Perspective

Video: How does ESG work in times of inflation?


The war in Europe, record high energy prices and a return of inflation are just a few of the factors contributing to market volatility today.

Despite this, our multi-stakeholder approach and long-term outlook help us minimise the impact of these factors and macro undercurrents.

As sustainable investors, we are seeking companies that exhibit "corporate karma" because these are the companies that look not only to survive but to thrive in times of macro uncertainty.

One area at the moment experiencing short-term pressure is the recent strength in energy companies following the surge in oil and gas prices after the war in Ukraine began. We conclude from recent events that the high and volatile fuel prices we have seen only serve to increase the urgency of countries and governments to reach their full climate transition, and focus companies on reaching their net zero carbon commitments.

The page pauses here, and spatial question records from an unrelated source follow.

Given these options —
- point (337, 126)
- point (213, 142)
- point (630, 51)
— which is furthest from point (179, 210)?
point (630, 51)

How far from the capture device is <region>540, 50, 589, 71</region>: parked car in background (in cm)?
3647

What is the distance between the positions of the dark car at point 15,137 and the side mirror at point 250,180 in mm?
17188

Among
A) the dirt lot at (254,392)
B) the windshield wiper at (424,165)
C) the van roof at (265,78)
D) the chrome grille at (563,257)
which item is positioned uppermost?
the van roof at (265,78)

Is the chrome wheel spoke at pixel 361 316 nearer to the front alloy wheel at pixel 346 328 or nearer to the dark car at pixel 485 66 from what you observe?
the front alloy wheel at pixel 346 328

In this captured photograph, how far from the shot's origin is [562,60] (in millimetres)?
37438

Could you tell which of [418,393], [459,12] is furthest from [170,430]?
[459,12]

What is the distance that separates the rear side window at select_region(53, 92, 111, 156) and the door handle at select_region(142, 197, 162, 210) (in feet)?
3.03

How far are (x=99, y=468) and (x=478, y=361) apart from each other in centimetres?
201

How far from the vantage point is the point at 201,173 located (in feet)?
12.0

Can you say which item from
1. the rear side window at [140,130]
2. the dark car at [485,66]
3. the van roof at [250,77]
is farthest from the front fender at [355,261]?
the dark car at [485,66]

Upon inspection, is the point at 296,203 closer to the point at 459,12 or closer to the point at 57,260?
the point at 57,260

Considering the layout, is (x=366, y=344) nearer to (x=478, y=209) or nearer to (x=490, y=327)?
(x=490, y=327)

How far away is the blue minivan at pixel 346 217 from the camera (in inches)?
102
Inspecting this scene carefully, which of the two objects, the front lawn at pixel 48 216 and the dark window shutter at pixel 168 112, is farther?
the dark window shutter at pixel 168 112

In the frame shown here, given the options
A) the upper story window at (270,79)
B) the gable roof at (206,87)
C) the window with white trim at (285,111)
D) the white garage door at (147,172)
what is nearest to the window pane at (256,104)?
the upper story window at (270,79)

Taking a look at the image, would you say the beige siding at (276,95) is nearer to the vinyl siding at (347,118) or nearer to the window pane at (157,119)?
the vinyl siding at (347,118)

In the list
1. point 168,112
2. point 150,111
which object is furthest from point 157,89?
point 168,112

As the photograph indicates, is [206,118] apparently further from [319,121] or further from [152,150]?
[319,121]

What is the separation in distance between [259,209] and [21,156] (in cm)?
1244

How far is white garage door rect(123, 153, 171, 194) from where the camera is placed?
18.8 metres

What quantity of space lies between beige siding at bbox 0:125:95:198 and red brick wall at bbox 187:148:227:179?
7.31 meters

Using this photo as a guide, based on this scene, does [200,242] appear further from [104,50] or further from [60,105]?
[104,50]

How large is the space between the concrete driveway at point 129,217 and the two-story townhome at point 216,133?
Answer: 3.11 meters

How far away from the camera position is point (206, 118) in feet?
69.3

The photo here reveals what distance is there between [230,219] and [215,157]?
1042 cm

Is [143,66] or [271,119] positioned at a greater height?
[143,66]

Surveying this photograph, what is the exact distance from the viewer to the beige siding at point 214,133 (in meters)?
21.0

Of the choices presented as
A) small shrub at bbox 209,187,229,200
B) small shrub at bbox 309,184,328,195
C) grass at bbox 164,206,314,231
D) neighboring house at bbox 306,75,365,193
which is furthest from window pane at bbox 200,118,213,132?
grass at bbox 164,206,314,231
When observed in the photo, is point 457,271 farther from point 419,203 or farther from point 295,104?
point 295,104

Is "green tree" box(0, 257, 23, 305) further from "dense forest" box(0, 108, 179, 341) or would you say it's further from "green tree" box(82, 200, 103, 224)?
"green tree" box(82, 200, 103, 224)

Schroders is a signatory of both the Climate Action 100+ and the Net Zero Asset Management initiative and was one of the earliest financial institutions to be a pledged member of the Science Based Target initiative (SBTi). We know first-hand what it takes to make a climate commitment and work towards a climate goal.

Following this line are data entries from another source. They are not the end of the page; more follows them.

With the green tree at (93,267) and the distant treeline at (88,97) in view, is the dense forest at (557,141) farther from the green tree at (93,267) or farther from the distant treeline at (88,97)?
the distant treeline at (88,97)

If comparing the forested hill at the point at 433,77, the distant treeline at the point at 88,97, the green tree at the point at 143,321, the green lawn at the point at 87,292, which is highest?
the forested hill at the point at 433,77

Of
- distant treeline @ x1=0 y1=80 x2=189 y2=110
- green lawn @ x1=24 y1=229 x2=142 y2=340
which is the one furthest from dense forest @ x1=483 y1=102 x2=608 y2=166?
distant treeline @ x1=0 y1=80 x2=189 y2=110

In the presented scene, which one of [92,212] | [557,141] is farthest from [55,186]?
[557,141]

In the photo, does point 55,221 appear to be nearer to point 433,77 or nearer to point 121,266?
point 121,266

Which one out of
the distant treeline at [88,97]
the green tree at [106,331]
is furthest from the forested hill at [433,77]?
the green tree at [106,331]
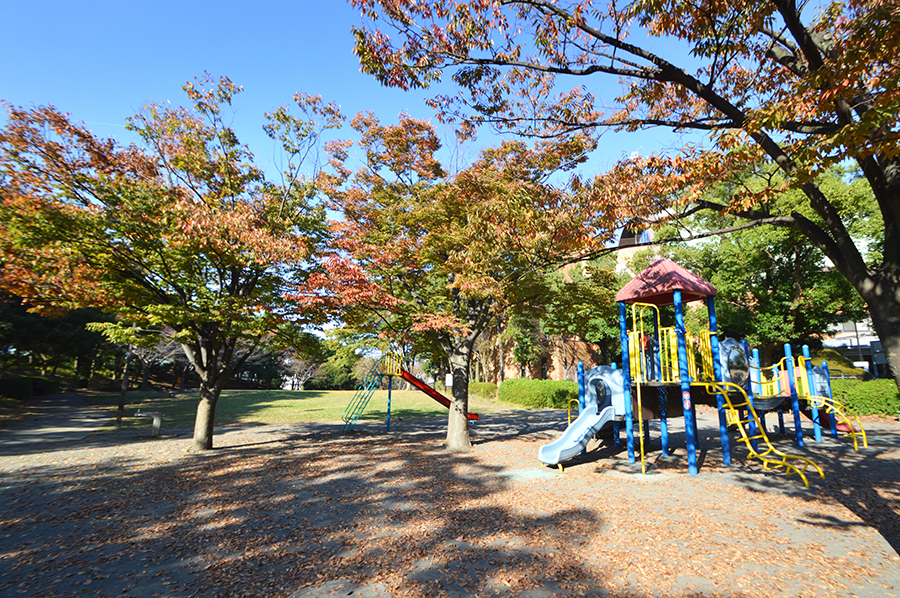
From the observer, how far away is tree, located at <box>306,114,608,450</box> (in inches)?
358

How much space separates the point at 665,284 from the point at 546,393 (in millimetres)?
18157

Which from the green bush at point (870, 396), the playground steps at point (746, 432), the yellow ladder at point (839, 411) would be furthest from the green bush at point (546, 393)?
the playground steps at point (746, 432)

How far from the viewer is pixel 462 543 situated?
542 centimetres

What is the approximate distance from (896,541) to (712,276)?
21.9 meters

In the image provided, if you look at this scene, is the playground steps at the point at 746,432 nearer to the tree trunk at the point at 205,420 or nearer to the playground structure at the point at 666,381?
the playground structure at the point at 666,381

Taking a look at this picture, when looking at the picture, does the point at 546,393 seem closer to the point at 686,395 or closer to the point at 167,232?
the point at 686,395

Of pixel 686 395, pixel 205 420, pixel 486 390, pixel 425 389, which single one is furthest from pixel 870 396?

As active owners, we have made ambitious engagement plans targeting over 500 companies across a wide range of sectors to encourage companies to commit to climate goals, make transition plans and allow us to measure and monitor performance as they progress.

Where are we currently engaging with companies?

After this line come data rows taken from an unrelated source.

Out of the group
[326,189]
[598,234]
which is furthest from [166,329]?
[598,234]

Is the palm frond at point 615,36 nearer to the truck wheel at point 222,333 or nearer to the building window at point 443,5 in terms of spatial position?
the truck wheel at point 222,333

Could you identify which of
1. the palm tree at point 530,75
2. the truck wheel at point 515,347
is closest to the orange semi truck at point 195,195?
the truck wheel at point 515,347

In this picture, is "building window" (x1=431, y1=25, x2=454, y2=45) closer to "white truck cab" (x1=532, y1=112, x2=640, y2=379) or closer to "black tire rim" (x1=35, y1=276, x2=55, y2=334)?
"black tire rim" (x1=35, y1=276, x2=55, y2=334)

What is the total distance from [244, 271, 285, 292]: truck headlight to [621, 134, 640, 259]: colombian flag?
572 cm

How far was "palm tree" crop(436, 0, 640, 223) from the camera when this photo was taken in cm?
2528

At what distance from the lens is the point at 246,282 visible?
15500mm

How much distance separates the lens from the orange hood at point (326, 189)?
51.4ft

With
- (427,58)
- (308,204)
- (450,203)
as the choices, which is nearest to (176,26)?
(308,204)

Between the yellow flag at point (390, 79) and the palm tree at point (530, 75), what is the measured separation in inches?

One company that we’ve been engaging with since 2019 is Recruit, a Japanese recruitment company, best known for the websites Glassdoor and Indeed. We successfully engaged with this company initially around governance, particularly around board level and executive management-level gender diversity.

Buoyed by that optimism, we’ve re-engaged with the company around climate transition plans, and we were very pleased to hear the company announced net zero commitments in 2021.

On a recent call with the company, we learned that they have already made short- and medium-term ambitions in line with a 1.5 degree Science Based Target initiative. Importantly, these were linked to management compensation. The focus is now on how to incorporate and minimise indirect Scope 3 emissions, which are predominantly from the commuting of their temporary staff.

Measuring and managing Scope 3 emissions is not an easy task. They have launched initiatives around promoting remote working and promoting green transport, not just for their own staff, but for the staff that they are recruiting to their clients.

We will continue our dialogue with the company, particularly around environmental disclosure, as well as new initiatives around transparency on Scope 3 emissions, and we will look to share best practice across companies that are faced with similar climate challenges.